Most popular Excel python packages openpyxl and xlrd have no support for xlsb format (bug tracker entries: openpyxl, xlrd).

So I'm afraid there is no native python way =/. However, since you are using windows, it should be easy to script the task with external tools.

I would suggest taking look at Convert XLS to XLSB Programatically?. You mention python in title but the matter of the question does not imply you are strongly coupled to it, so you could go pure c# way.

If you feel really comfortable only with python one of the answers there suggests a command line tool under a fancy name of Convert-XLSB. You could script it as an external tool from python with subprocess.

I know this is not a good answer, but I don't think there is better/easier way as of now.

Solution 2

I've encountered this same problem and using pyxlsb does it for me:

from pyxlsb import open_workbook

with open_workbook('HugeDataFile.xlsb') as wb:
    for sheetname in wb.sheets:
        with wb.get_sheet(sheetname) as sheet:
            for row in sheet.rows():
                values = [r.v for r in row]  # retrieving content
                csv_line = ','.join(values)  # or do your thing

Solution 3

In my previous experience, i was handling converting xlsb using libreoffice command line utility,

In ruby i just execute system command to call libreoffice for converting xlsb format to csv:

`libreoffice --headless --convert-to csv your_xlsb_file.xlsb --outdir /path/csv`

and to change the encoding i use command line to using iconv, using ruby :

`iconv -f ISO-8859-1 -t UTF-8 your_csv_file.csv > new_file_csv.csv`

Solution 4

I also looked at the problem and the following worked for me.
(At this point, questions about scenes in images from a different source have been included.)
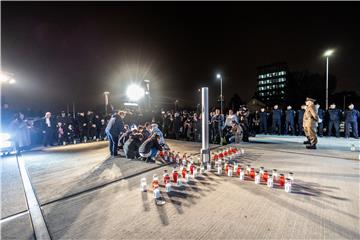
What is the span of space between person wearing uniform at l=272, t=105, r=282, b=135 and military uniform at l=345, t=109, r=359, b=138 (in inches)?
164

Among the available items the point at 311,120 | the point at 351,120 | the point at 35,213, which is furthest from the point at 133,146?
the point at 351,120

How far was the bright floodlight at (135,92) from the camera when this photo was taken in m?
19.0

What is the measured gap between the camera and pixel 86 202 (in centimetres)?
479

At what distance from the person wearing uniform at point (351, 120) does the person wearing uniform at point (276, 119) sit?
4.15 meters

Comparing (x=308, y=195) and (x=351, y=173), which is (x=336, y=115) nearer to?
(x=351, y=173)

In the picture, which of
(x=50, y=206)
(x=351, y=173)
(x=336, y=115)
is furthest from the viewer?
(x=336, y=115)

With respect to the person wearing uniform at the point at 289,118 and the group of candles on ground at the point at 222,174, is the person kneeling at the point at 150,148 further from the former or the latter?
the person wearing uniform at the point at 289,118

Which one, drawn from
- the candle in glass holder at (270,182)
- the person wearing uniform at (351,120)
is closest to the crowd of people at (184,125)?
the person wearing uniform at (351,120)

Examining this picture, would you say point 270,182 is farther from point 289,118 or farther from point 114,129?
point 289,118

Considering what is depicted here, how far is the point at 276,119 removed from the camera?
1705 cm

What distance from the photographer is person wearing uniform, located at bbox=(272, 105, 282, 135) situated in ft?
55.6

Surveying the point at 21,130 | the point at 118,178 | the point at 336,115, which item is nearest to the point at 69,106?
the point at 21,130

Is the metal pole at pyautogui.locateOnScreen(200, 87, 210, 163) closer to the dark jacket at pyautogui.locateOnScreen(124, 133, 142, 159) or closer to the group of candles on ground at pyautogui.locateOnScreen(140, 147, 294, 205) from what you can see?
the group of candles on ground at pyautogui.locateOnScreen(140, 147, 294, 205)

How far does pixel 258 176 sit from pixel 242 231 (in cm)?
249
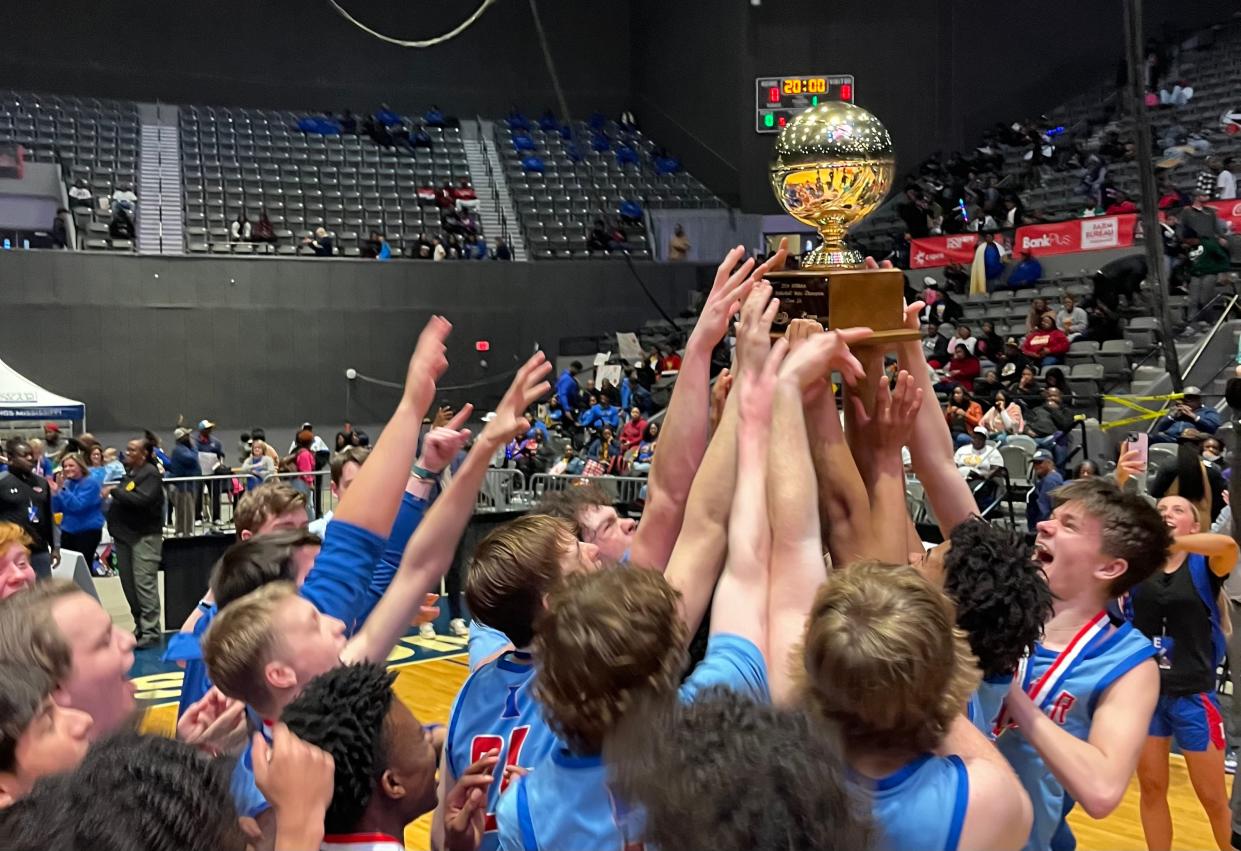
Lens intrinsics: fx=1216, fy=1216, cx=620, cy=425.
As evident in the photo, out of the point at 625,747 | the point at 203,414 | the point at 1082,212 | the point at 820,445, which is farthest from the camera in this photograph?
the point at 203,414

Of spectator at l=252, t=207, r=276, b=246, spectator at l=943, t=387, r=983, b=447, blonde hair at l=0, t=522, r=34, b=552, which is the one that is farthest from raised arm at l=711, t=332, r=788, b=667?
spectator at l=252, t=207, r=276, b=246

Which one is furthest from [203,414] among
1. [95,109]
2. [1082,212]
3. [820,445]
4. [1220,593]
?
[820,445]

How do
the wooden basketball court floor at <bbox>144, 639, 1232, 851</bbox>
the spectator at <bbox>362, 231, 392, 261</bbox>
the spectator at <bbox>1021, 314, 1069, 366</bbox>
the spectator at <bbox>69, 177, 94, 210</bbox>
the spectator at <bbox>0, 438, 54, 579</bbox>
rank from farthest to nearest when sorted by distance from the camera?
the spectator at <bbox>362, 231, 392, 261</bbox> < the spectator at <bbox>69, 177, 94, 210</bbox> < the spectator at <bbox>1021, 314, 1069, 366</bbox> < the spectator at <bbox>0, 438, 54, 579</bbox> < the wooden basketball court floor at <bbox>144, 639, 1232, 851</bbox>

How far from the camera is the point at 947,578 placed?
2.07m

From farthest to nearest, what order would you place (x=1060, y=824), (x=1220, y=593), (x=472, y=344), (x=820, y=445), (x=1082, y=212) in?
(x=472, y=344), (x=1082, y=212), (x=1220, y=593), (x=1060, y=824), (x=820, y=445)

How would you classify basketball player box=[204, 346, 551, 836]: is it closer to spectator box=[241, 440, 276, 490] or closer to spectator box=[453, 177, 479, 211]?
spectator box=[241, 440, 276, 490]

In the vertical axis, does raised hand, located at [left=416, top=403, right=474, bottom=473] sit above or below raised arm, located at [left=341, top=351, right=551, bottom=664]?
above

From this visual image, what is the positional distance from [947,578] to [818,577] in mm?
223

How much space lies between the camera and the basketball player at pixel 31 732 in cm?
175

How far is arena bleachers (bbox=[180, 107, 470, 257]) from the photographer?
20.4 meters

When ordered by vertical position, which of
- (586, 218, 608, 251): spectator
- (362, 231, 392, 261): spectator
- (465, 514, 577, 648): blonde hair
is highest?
(586, 218, 608, 251): spectator

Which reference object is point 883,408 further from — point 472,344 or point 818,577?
point 472,344

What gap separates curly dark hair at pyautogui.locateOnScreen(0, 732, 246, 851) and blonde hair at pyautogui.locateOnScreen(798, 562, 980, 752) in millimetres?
785

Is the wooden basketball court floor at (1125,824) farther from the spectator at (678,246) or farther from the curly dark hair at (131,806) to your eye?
the spectator at (678,246)
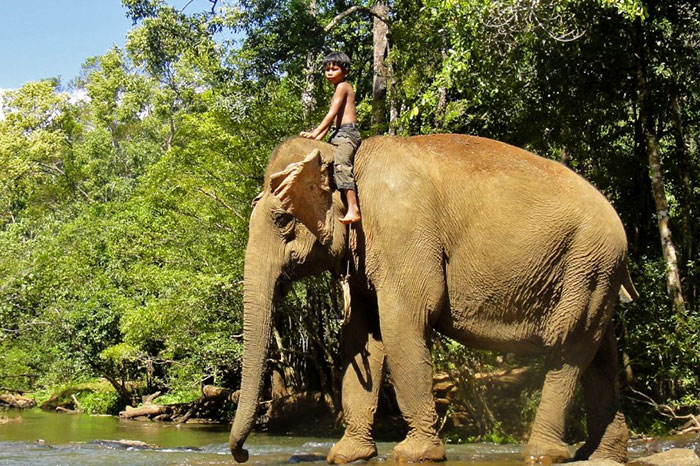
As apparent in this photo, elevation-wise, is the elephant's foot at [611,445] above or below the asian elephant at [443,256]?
below

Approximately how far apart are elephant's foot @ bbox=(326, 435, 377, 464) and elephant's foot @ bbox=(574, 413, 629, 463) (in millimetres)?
2084

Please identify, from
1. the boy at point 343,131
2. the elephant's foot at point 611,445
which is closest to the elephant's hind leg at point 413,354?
the boy at point 343,131

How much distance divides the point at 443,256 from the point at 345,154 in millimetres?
1285

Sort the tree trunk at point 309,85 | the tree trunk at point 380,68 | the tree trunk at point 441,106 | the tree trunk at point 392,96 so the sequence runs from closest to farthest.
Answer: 1. the tree trunk at point 441,106
2. the tree trunk at point 392,96
3. the tree trunk at point 380,68
4. the tree trunk at point 309,85

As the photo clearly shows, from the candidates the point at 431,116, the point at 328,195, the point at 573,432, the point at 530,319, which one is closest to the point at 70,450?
the point at 328,195

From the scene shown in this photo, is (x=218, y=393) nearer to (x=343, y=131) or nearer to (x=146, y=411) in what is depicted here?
(x=146, y=411)

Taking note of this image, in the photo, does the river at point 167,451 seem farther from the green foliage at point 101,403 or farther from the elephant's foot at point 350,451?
the green foliage at point 101,403

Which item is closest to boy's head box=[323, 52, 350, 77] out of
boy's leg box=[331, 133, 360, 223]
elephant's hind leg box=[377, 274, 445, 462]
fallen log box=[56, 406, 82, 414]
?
boy's leg box=[331, 133, 360, 223]

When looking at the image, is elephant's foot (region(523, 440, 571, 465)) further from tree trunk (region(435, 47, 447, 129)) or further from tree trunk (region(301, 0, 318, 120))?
tree trunk (region(301, 0, 318, 120))

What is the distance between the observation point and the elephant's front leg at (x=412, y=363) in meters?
7.83

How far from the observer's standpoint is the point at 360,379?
28.2ft

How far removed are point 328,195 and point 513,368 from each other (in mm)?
8381

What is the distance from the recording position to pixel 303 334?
18.7m

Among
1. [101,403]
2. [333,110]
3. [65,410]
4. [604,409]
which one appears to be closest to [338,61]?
[333,110]
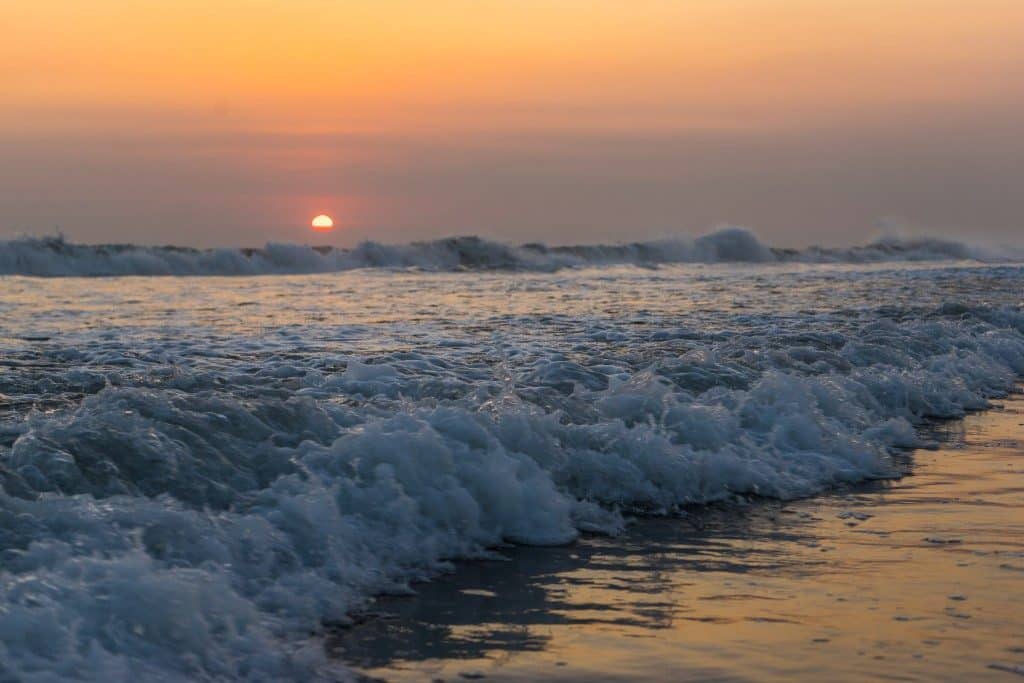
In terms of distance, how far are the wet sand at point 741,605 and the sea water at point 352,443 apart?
1.08 feet

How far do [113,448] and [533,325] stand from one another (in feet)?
31.5

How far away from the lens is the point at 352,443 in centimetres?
648

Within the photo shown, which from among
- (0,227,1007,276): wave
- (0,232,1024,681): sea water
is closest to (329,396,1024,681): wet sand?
(0,232,1024,681): sea water

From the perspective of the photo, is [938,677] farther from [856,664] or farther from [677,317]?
[677,317]

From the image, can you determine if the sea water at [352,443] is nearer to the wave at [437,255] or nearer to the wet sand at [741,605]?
the wet sand at [741,605]

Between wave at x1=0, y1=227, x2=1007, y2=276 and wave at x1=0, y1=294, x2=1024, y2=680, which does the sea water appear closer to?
wave at x1=0, y1=294, x2=1024, y2=680

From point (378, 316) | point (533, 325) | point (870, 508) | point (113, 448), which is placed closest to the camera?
point (113, 448)

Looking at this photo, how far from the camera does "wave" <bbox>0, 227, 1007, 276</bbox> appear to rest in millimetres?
31250

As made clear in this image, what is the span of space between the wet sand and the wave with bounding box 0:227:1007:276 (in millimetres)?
26597

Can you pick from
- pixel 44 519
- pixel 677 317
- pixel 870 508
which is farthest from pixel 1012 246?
pixel 44 519

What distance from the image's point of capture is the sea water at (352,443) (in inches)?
177

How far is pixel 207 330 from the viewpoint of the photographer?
14.3 metres

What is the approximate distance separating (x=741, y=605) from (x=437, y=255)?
36382 mm

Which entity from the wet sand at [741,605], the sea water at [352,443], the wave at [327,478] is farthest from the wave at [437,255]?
the wet sand at [741,605]
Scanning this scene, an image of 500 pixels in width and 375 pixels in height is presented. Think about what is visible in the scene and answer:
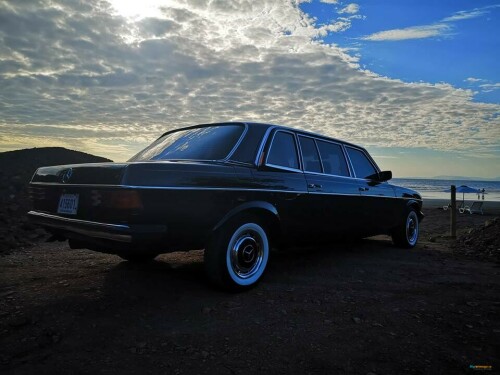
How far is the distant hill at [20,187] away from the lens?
20.7ft

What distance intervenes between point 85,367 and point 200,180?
1.56 metres

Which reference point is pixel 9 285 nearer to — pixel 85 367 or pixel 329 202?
pixel 85 367

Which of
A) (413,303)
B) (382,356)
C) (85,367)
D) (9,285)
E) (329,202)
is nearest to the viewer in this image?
(85,367)

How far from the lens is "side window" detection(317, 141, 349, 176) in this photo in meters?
4.74

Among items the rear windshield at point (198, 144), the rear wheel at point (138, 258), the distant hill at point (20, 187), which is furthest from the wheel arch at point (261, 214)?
the distant hill at point (20, 187)

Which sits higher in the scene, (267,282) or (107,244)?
(107,244)

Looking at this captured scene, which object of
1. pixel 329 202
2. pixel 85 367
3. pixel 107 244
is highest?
pixel 329 202

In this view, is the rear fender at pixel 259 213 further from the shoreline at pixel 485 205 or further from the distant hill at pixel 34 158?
the shoreline at pixel 485 205

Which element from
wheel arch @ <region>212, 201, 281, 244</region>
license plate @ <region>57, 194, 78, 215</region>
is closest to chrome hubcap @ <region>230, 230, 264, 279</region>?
wheel arch @ <region>212, 201, 281, 244</region>

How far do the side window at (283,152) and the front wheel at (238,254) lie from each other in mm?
738

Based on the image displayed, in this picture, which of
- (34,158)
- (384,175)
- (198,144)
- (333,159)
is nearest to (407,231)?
(384,175)

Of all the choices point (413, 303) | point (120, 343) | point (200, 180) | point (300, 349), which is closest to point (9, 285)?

First opening the file in excel via python and than saving it to different file. Bit of a workaround but I like it more than other solutions. In example I use file format 6 which is CSV but you can also use other ones.

import win32com.client
excel = win32com.client.Dispatch("Excel.Application")
excel.DisplayAlerts = False
excel.Visible=False
doc = excel.Workbooks.Open("C:/users/A295998/Python/@TA1PROG3.xlsb")
doc.SaveAs(Filename="C:\\users\\A295998\\Python\\test5.csv",FileFormat=6)
doc.Close()
excel.Quit()

Solution 5

XLSB is a binary format and I don't think you'll be able to parse it with current python tools and packages. If you still want to somehow automate the process with python you can do what the others have told you and script that windows CLI tool. Calling the .exe from the command line with subprocess, and passing an array of the files you want to convert.

I.e: with a script similar to this one you could convert all the .xlsb files that you place in the "xlsb" folder to .csv format...

├── xlsb
│   ├── file1.xlsb
│   ├── file2.xlsb
│   └── file3.xlsb
└── xlsb_to_csv.py


xlsb_to_csv.py

#!/usr/bin/env python

import os

files = [f for f in os.listdir('./xlsb')]
for f in files:
    subprocess.call("ConvertXLS.EXE " + str(f) + " --arguments", shell=True)

Note: the Windows command is pseudocode... I use a similar approach to batch-convert stuff in headless windows servers for testing purpouses. You just have to figure out the exe location and the windows command...

Hope it helps... good luck!

Share:
34,317
IordanouGiannis
Author by

IordanouGiannis

Updated on August 05, 2021

Comments

  • IordanouGiannis
    IordanouGiannis almost 3 years

    I have been provided with a xlsb file full of data. I want to process the data using python. I can convert it to csv using excel or open office, but I would like the whole process to be more automated. Any ideas?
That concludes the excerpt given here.